A deal between the two ingredient heavyweights makes sense on several other levels. For one, they are able to combine their research and development capabilities and areas of expertise to churn out new ingredients faster and with higher quality than they likely would have on their own. In the case of IFF and DuPont, they forecast more than $300 million in cost savings three years after the deal closes — money they can use to pass on to shareholders or invest in staffing or R&D.
They're also able to create an ingredients and flavor powerhouse that can address more of a food manufacturers' needs, including meeting multiple trends such as functional and better-for-you foods. This could increase the likelihood that a CPG maker turns to the new IFF for all of its business rather than shopping around from multiple suppliers.
Similar to food and beverage in recent years, M&A has been rampant in the ingredients space as companies scramble to keep up with rapidly changing consumer trends.
Last year, IFF acquired Frutarom Industries for $7.1 billion. The deal allowed IFF to increase its reach into natural colors, enzymes, antioxidants and health ingredients, while giving it access to smaller and mid-sized customers — including private-label products, which comprised 70% of Frutarom's sales.
Geneva-based Givaudan also agreed in 2018 to buy a stake in French plant-based ingredient maker Naturex. And in October, Innophos, a New Jersey-based maker of specialty ingredients for baked goods, sports drinks and cheeses, agreed to sell itself to private equity firm One Rock Capital Partners for $932 million.

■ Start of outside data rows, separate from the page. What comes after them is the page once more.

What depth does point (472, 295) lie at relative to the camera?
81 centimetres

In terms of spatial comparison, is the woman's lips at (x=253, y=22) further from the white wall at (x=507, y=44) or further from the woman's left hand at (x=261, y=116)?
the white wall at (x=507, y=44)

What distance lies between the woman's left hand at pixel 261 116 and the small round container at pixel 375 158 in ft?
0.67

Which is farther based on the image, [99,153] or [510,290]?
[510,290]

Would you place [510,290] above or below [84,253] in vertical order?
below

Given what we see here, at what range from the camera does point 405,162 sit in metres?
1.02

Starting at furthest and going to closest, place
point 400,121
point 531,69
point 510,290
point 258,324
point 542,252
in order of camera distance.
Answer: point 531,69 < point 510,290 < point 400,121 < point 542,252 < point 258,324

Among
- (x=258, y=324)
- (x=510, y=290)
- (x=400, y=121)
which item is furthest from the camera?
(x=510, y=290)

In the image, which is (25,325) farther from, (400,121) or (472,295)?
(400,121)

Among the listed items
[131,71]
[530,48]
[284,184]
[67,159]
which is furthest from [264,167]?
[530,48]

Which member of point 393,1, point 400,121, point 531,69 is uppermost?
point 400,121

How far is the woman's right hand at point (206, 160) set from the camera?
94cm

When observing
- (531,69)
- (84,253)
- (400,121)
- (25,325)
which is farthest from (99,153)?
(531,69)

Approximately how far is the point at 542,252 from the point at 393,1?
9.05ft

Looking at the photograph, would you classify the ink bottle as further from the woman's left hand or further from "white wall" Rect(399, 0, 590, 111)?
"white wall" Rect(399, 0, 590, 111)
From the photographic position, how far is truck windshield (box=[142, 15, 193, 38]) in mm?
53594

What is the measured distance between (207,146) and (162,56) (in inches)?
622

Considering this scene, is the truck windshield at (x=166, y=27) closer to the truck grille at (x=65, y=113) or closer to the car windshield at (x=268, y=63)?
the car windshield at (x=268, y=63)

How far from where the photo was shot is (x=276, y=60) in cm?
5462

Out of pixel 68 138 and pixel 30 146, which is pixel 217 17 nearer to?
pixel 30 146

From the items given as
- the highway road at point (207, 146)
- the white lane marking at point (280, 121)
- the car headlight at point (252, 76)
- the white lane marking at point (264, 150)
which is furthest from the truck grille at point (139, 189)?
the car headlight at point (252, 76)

With meaningful growth and potential synergies, it's no wonder companies are looking to combine. According to Allied Market Research, the global flavors market for food and beverages was worth $12.4 billion in 2016. It is projected to hit $18.1 billion by 2023, for a compound annual growth rate of 5.5% between 2017 and 2023.
IFF reportedly beat Kerry for DuPont. It's possible that Kerry could decide it needs to go shopping for its own partner to keep up with the new IFF.
Regardless of what happens with Kerry, these types of deals, both among large players and mid-size and smaller up-and-comers in flavors and ingredients, are unlikely to abate anytime soon in the race to keep up with shifting consumer demands.